== Quoted passage ==

The second case also runs on parallel lines. The officer
concerned is Shri Sobhag Rai Mehta. He joined the Punjab
Irrigation Department as a temporary Engineer in 1939 and
was confirmed as Assistant Engineer in P.S.E. Class II in
1946. He was promoted to P.S.E. Class I and as an
officiating Executive Engineer in 1949. After a few months
he was reverted as S.DO. as he was declared unsuitable for
the promotion by the Punjab Public Service Commission. Two
years thereafter i.e. in 1951 he was again promoted as
Officiating Executive Engineer and confirmed as an Executive
Engineer with effect from 1-9-1956. Thereafter he was
promoted as an Officiating Superintending Engineer with
effect from 12-3-1959 and earned a year’s increment. On 12-
12-1960 he attained the age of superannuation. As his
pension papers were not finalized soon thereafter he was
allowed to draw anticipatory pension in the sum of Rs. 190/-
per month and Rs. 6,158/- as death-cum-retirement gratuity
pending final disposal of his case. On 4-7-1964 Government
decided that whereas the pension admissible to him under the
rules was Rs. 211.35 n.p. per month along with death-cum-
retirement gratuity of Rs. 8,211/- it was necessary to
impose a cut of 15% in his pension under rule 64 of the
Punjab Civil Service Rules, as in the opinion of the
Government the service record of Shri Mehta was not
satisfactory. His pension was thus reduced from Rs. 211.35
n.p. to Rs. 179.60 per month. It is admitted that while
applying the cut to the pension, no opportunity was given to
Shri Mehta to show cause against the proposed cut.
In the third case the officer concerned was Shri Khaushal
Singh. He was appointed as an Agriculture Assistant in the
Punjab Government in 1926. Thereafter, he worked in the
Department of Agriculture in various capacities and finally
in 1955 he was promoted to the post of District Agriculture
Officer
408
which was P.A.S. Class 11 post. He was confirmed in the
post of the District Agriculture Officer with effect from
13-1-1958. Shri Khaushal Singh also acted for sometime as
the Deputy Director of Agriculture before retirement on 10th
November, 1960 on reaching the age of superannuation. After
his retirement the Accountant General, Punjab calculated and
declared that he was entilled under the rules to be paid
pension of Rs. 175.50 np. per month and death-cum-retirement
gratuity amounting to Rs. 5,589/-. But on 7-10-1963 he was
informed that his pension had been reduced from Rs. 175.50
to Rs. 160/- per month and the amount of death-cum-gratuity
of Rs. 5,589/- had been forfeited by the Punjab Government.

===
== Records shown ==

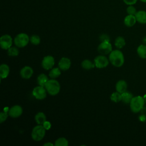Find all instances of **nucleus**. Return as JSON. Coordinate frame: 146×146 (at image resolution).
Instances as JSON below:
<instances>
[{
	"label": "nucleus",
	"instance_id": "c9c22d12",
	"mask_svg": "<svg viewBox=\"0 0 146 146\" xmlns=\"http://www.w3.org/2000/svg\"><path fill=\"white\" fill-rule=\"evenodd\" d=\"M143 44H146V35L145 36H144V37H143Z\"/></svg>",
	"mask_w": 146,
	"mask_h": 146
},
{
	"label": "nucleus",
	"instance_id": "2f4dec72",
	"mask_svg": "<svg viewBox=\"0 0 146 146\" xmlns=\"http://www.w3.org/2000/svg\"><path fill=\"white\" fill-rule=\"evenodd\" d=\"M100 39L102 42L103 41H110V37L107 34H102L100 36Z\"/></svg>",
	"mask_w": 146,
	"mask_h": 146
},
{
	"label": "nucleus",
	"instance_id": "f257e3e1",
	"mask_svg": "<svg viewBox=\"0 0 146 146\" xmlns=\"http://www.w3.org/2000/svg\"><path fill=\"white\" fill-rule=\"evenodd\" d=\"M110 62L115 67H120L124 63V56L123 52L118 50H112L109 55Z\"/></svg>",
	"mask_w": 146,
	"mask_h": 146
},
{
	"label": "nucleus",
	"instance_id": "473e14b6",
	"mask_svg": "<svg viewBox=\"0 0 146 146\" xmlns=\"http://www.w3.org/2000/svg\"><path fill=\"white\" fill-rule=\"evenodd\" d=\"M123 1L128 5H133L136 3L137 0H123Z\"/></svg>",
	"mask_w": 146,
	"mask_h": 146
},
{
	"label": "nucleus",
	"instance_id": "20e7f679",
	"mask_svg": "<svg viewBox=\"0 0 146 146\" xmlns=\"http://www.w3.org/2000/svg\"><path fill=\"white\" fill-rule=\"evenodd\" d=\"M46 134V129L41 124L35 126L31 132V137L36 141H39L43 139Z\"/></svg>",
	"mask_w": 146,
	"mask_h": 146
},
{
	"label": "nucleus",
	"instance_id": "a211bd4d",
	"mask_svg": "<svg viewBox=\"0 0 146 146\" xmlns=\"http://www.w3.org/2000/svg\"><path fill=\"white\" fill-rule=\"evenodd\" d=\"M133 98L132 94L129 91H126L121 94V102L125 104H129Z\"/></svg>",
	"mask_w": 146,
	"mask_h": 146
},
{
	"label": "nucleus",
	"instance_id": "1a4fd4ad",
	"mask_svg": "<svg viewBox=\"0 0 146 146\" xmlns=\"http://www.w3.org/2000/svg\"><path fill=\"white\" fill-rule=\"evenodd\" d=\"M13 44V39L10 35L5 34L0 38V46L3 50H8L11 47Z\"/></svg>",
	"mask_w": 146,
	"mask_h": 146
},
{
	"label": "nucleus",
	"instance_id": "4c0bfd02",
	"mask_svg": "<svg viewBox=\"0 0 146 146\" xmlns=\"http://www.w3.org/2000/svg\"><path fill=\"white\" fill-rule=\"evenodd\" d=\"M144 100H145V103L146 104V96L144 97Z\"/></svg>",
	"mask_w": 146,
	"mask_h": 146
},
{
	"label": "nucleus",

===

What this task involves
List every per-month pension amount that the passage on the pension cases mentions, in the order the amounts appear.

Solution to this exercise
1. Rs. 190/- per month (anticipatory pension drawn by Shri Sobhag Rai Mehta)
2. Rs. 211.35 n.p. per month (the pension admissible to Shri Mehta under the rules)
3. Rs. 179.60 per month (Shri Mehta's pension after the 15% cut)
4. Rs. 175.50 np. per month (the pension the Accountant General declared Shri Khaushal Singh entitled to)
5. Rs. 160/- per month (Shri Khaushal Singh's reduced pension)